Elemental Bronze badge - a circular laser-cut badge with an off-white centre with a mountain on it and the word BRONZE in bronze letters. Around that is half a circle in black with the word ELEMENTAL in orange and the other half of the circle is in orange with CHALLENGE AWARD FOR GROWN-UPS in black. It's not sewn on my blanket but it's lying on a piece of pink vegetable-dyed fabric.

You get a cloth badge. I kind of wish there was a metal pin one here too but on the other hand, I already have no idea where to show off my Maverick pin and all my important badges are on my camp blanket, so it’s quite fitting to have that where I can see it and show it off too. The Elemental badge is an iron-on one, much flatter than the other three but also bigger than the other three.
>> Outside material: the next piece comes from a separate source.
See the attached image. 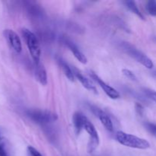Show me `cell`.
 Instances as JSON below:
<instances>
[{"mask_svg": "<svg viewBox=\"0 0 156 156\" xmlns=\"http://www.w3.org/2000/svg\"><path fill=\"white\" fill-rule=\"evenodd\" d=\"M21 33H22L23 38L25 41L27 49L30 52V56H31L34 62H35V65L40 63L41 50L37 37L33 32L27 28H23Z\"/></svg>", "mask_w": 156, "mask_h": 156, "instance_id": "2", "label": "cell"}, {"mask_svg": "<svg viewBox=\"0 0 156 156\" xmlns=\"http://www.w3.org/2000/svg\"><path fill=\"white\" fill-rule=\"evenodd\" d=\"M4 36L7 41L8 44L11 47V48L16 52L17 53H20L22 51V45L19 36L11 29H6L4 30Z\"/></svg>", "mask_w": 156, "mask_h": 156, "instance_id": "7", "label": "cell"}, {"mask_svg": "<svg viewBox=\"0 0 156 156\" xmlns=\"http://www.w3.org/2000/svg\"><path fill=\"white\" fill-rule=\"evenodd\" d=\"M146 10L152 16H156V2L150 0L146 4Z\"/></svg>", "mask_w": 156, "mask_h": 156, "instance_id": "14", "label": "cell"}, {"mask_svg": "<svg viewBox=\"0 0 156 156\" xmlns=\"http://www.w3.org/2000/svg\"><path fill=\"white\" fill-rule=\"evenodd\" d=\"M125 5H126V7L129 9V11H131L133 13L135 14L136 15H137L139 18H141V19H143V20L145 19L144 15H143V14H142V12H140V10L139 9L138 6H137V5L136 4L135 2L134 1H126L125 2Z\"/></svg>", "mask_w": 156, "mask_h": 156, "instance_id": "13", "label": "cell"}, {"mask_svg": "<svg viewBox=\"0 0 156 156\" xmlns=\"http://www.w3.org/2000/svg\"><path fill=\"white\" fill-rule=\"evenodd\" d=\"M35 79L39 82L41 85H47V71H46L45 67L41 62L36 64L35 66V72H34Z\"/></svg>", "mask_w": 156, "mask_h": 156, "instance_id": "11", "label": "cell"}, {"mask_svg": "<svg viewBox=\"0 0 156 156\" xmlns=\"http://www.w3.org/2000/svg\"><path fill=\"white\" fill-rule=\"evenodd\" d=\"M82 129H85L89 135L88 152V153H91V152L95 150L96 148L98 146L99 143H100V138H99L98 133L93 123L88 120V118L85 115H83V117H82Z\"/></svg>", "mask_w": 156, "mask_h": 156, "instance_id": "3", "label": "cell"}, {"mask_svg": "<svg viewBox=\"0 0 156 156\" xmlns=\"http://www.w3.org/2000/svg\"><path fill=\"white\" fill-rule=\"evenodd\" d=\"M146 93L149 98L152 99V101H154L156 102V91L148 90V91H146Z\"/></svg>", "mask_w": 156, "mask_h": 156, "instance_id": "18", "label": "cell"}, {"mask_svg": "<svg viewBox=\"0 0 156 156\" xmlns=\"http://www.w3.org/2000/svg\"><path fill=\"white\" fill-rule=\"evenodd\" d=\"M58 62H59V66L62 68V71H63L65 76L68 78L69 80H70L71 82H74L75 81V76L74 73H73V69H71V67L66 63L64 60H62V59H58Z\"/></svg>", "mask_w": 156, "mask_h": 156, "instance_id": "12", "label": "cell"}, {"mask_svg": "<svg viewBox=\"0 0 156 156\" xmlns=\"http://www.w3.org/2000/svg\"><path fill=\"white\" fill-rule=\"evenodd\" d=\"M122 47H123V50L127 54H129V56H130L135 60H136L137 62L142 64L143 66H145L147 69H149L153 68L154 64L152 62V59L148 57L143 52L139 50L137 48H136L135 47L128 44V43H123L122 44Z\"/></svg>", "mask_w": 156, "mask_h": 156, "instance_id": "5", "label": "cell"}, {"mask_svg": "<svg viewBox=\"0 0 156 156\" xmlns=\"http://www.w3.org/2000/svg\"><path fill=\"white\" fill-rule=\"evenodd\" d=\"M64 44H66V46H67L69 49L70 50V51L73 53L75 57L82 64H86L88 62V59L85 56V55L78 48L77 46L74 44L72 41H70L69 39H67V38H64L63 39Z\"/></svg>", "mask_w": 156, "mask_h": 156, "instance_id": "9", "label": "cell"}, {"mask_svg": "<svg viewBox=\"0 0 156 156\" xmlns=\"http://www.w3.org/2000/svg\"><path fill=\"white\" fill-rule=\"evenodd\" d=\"M90 76L92 78V79H94L99 85H100L101 88L103 89V91H105V94L111 99H114V100H116V99H118L120 98V94L119 93V91H117V90L114 89L113 87L110 86L108 84H107L105 81H103V79H101L97 74H95L93 72H90Z\"/></svg>", "mask_w": 156, "mask_h": 156, "instance_id": "6", "label": "cell"}, {"mask_svg": "<svg viewBox=\"0 0 156 156\" xmlns=\"http://www.w3.org/2000/svg\"><path fill=\"white\" fill-rule=\"evenodd\" d=\"M91 111L99 119L101 123L104 125L106 129H108V131H113L114 125H113L112 120L105 111L96 106H91Z\"/></svg>", "mask_w": 156, "mask_h": 156, "instance_id": "8", "label": "cell"}, {"mask_svg": "<svg viewBox=\"0 0 156 156\" xmlns=\"http://www.w3.org/2000/svg\"><path fill=\"white\" fill-rule=\"evenodd\" d=\"M27 152H28V154L30 156H43L41 154V152H38L33 146H28L27 147Z\"/></svg>", "mask_w": 156, "mask_h": 156, "instance_id": "16", "label": "cell"}, {"mask_svg": "<svg viewBox=\"0 0 156 156\" xmlns=\"http://www.w3.org/2000/svg\"><path fill=\"white\" fill-rule=\"evenodd\" d=\"M73 73H74L75 78L78 79V80L80 82V83L82 84V86L85 88H86L87 90H88L89 91H91V92L94 93V94H97V88H95L94 85L87 79L86 77L83 76L82 73L79 71H78L76 69H73Z\"/></svg>", "mask_w": 156, "mask_h": 156, "instance_id": "10", "label": "cell"}, {"mask_svg": "<svg viewBox=\"0 0 156 156\" xmlns=\"http://www.w3.org/2000/svg\"><path fill=\"white\" fill-rule=\"evenodd\" d=\"M147 126V129L153 134L154 136H156V124H154V123H148L146 125Z\"/></svg>", "mask_w": 156, "mask_h": 156, "instance_id": "17", "label": "cell"}, {"mask_svg": "<svg viewBox=\"0 0 156 156\" xmlns=\"http://www.w3.org/2000/svg\"><path fill=\"white\" fill-rule=\"evenodd\" d=\"M26 114L29 118L39 124H47V123L55 122L58 119L57 114L51 111H44V110H28Z\"/></svg>", "mask_w": 156, "mask_h": 156, "instance_id": "4", "label": "cell"}, {"mask_svg": "<svg viewBox=\"0 0 156 156\" xmlns=\"http://www.w3.org/2000/svg\"><path fill=\"white\" fill-rule=\"evenodd\" d=\"M116 139L120 144L126 147L137 149H147L150 147L149 142L145 139L126 133L123 131H118L116 133Z\"/></svg>", "mask_w": 156, "mask_h": 156, "instance_id": "1", "label": "cell"}, {"mask_svg": "<svg viewBox=\"0 0 156 156\" xmlns=\"http://www.w3.org/2000/svg\"><path fill=\"white\" fill-rule=\"evenodd\" d=\"M122 73H123V74L124 75V76H126L127 79H130V80H132V81H136L137 80L136 76L135 73H133L131 70L127 69H122Z\"/></svg>", "mask_w": 156, "mask_h": 156, "instance_id": "15", "label": "cell"}]
</instances>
It’s black and orange with BRONZE in nice bronze letters.


Which is best?

It depends what you mean by “best”. The Duke of Edinburgh’s Award is the only one that’s nationally recognised, the only one that will make employers say “ah, this is a well-rounded dependable person”. I’ve had to explain even to most Trefoil members what Voyage is. Maverick is unknown outside the niche Rebel Badge Club and virtually no one knows what Elemental is.

In terms of what it’s like to do – well, I definitely put the most effort into Maverick. Elemental felt quite easy in comparison but I did those two back-to-back, whereas I did DofE in 2002-03 and Voyage in 2016-17. Yeah, I probably enjoyed Elemental the most. Honestly, though, I think Maverick is probably the one that I’m most proud of.
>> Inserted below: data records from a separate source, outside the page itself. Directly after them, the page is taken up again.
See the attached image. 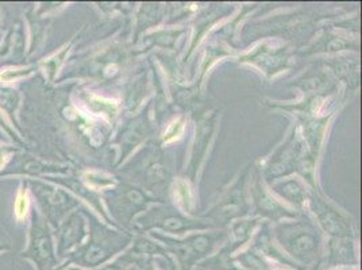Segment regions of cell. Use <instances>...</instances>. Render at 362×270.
<instances>
[{
    "label": "cell",
    "instance_id": "obj_3",
    "mask_svg": "<svg viewBox=\"0 0 362 270\" xmlns=\"http://www.w3.org/2000/svg\"><path fill=\"white\" fill-rule=\"evenodd\" d=\"M18 102H19V96H18L16 90L0 88V108L6 114L11 115L16 111Z\"/></svg>",
    "mask_w": 362,
    "mask_h": 270
},
{
    "label": "cell",
    "instance_id": "obj_1",
    "mask_svg": "<svg viewBox=\"0 0 362 270\" xmlns=\"http://www.w3.org/2000/svg\"><path fill=\"white\" fill-rule=\"evenodd\" d=\"M42 222L34 211L31 215L29 243L22 257L30 259L37 270H49L54 265V255L49 231Z\"/></svg>",
    "mask_w": 362,
    "mask_h": 270
},
{
    "label": "cell",
    "instance_id": "obj_5",
    "mask_svg": "<svg viewBox=\"0 0 362 270\" xmlns=\"http://www.w3.org/2000/svg\"><path fill=\"white\" fill-rule=\"evenodd\" d=\"M14 151H16V149H13V148H7V146L0 145V168H3V166L6 165L7 160L10 158V155H11Z\"/></svg>",
    "mask_w": 362,
    "mask_h": 270
},
{
    "label": "cell",
    "instance_id": "obj_4",
    "mask_svg": "<svg viewBox=\"0 0 362 270\" xmlns=\"http://www.w3.org/2000/svg\"><path fill=\"white\" fill-rule=\"evenodd\" d=\"M31 72V68H16V69H6L0 72V81H16L21 77L29 75Z\"/></svg>",
    "mask_w": 362,
    "mask_h": 270
},
{
    "label": "cell",
    "instance_id": "obj_2",
    "mask_svg": "<svg viewBox=\"0 0 362 270\" xmlns=\"http://www.w3.org/2000/svg\"><path fill=\"white\" fill-rule=\"evenodd\" d=\"M30 210V197H29V191L26 188V184L21 187L18 195H16V204H14V211H16V218L18 222H22Z\"/></svg>",
    "mask_w": 362,
    "mask_h": 270
},
{
    "label": "cell",
    "instance_id": "obj_6",
    "mask_svg": "<svg viewBox=\"0 0 362 270\" xmlns=\"http://www.w3.org/2000/svg\"><path fill=\"white\" fill-rule=\"evenodd\" d=\"M11 250V243L10 240L4 235H0V253H4V252H8Z\"/></svg>",
    "mask_w": 362,
    "mask_h": 270
}]
</instances>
It’s also the only one where I’ve really felt like there’s a community supporting me. To be fair, I did my entire Bronze Voyage and 4/5 sections of my Silver Voyage as a member of the Internet Guild, which basically means a lone member. Elemental is still so small that even the Facebook group only has 47 members, and there are only two or three people who ever post, so there’s no flow of ideas and encouragement yet – and yes, I’m part of the problem! I think 6 people have finished Bronze Elemental and 2 Silver, so we’re an elite club. In contrast, there are 343 members of the Maverick group and while it’s not busy, there’s plenty of “this is what I’m doing” and “can I do this?” and “this is what I’ve done”. If my list is up to date, we’re up to 48 Bronze Mavericks finished and 4 Silvers.

If you’re over 25 and not a member of the Trefoil, join the Rebel Badge Club and do Maverick. If you don’t fancy joining a club (it’s all very informal; “joining” means going to the website and buying the Bronze logbook, therefore allowing yourself access to the Facebook group; or you can join the whole RBC by buying the first badge book and joining the RBC Facebook group), then go for Elemental. If you’re under 25, absolutely go for DofE first. It’s the one that will give you the most back – apart from the recognition, you’ll get a discount card which you can use at lots of outdoorsy suppliers, which is something none of the others offer.

And now for Silver! Well, I’m too old for Silver DofE so I’ll never do it. I’ve finished Silver Voyage. I’m signed up for Silver Maverick but have barely touched it in two years. I’m working through my Gold Voyage by now. I probably won’t do a comparison but maybe I might tell you about each one as and when I finish it.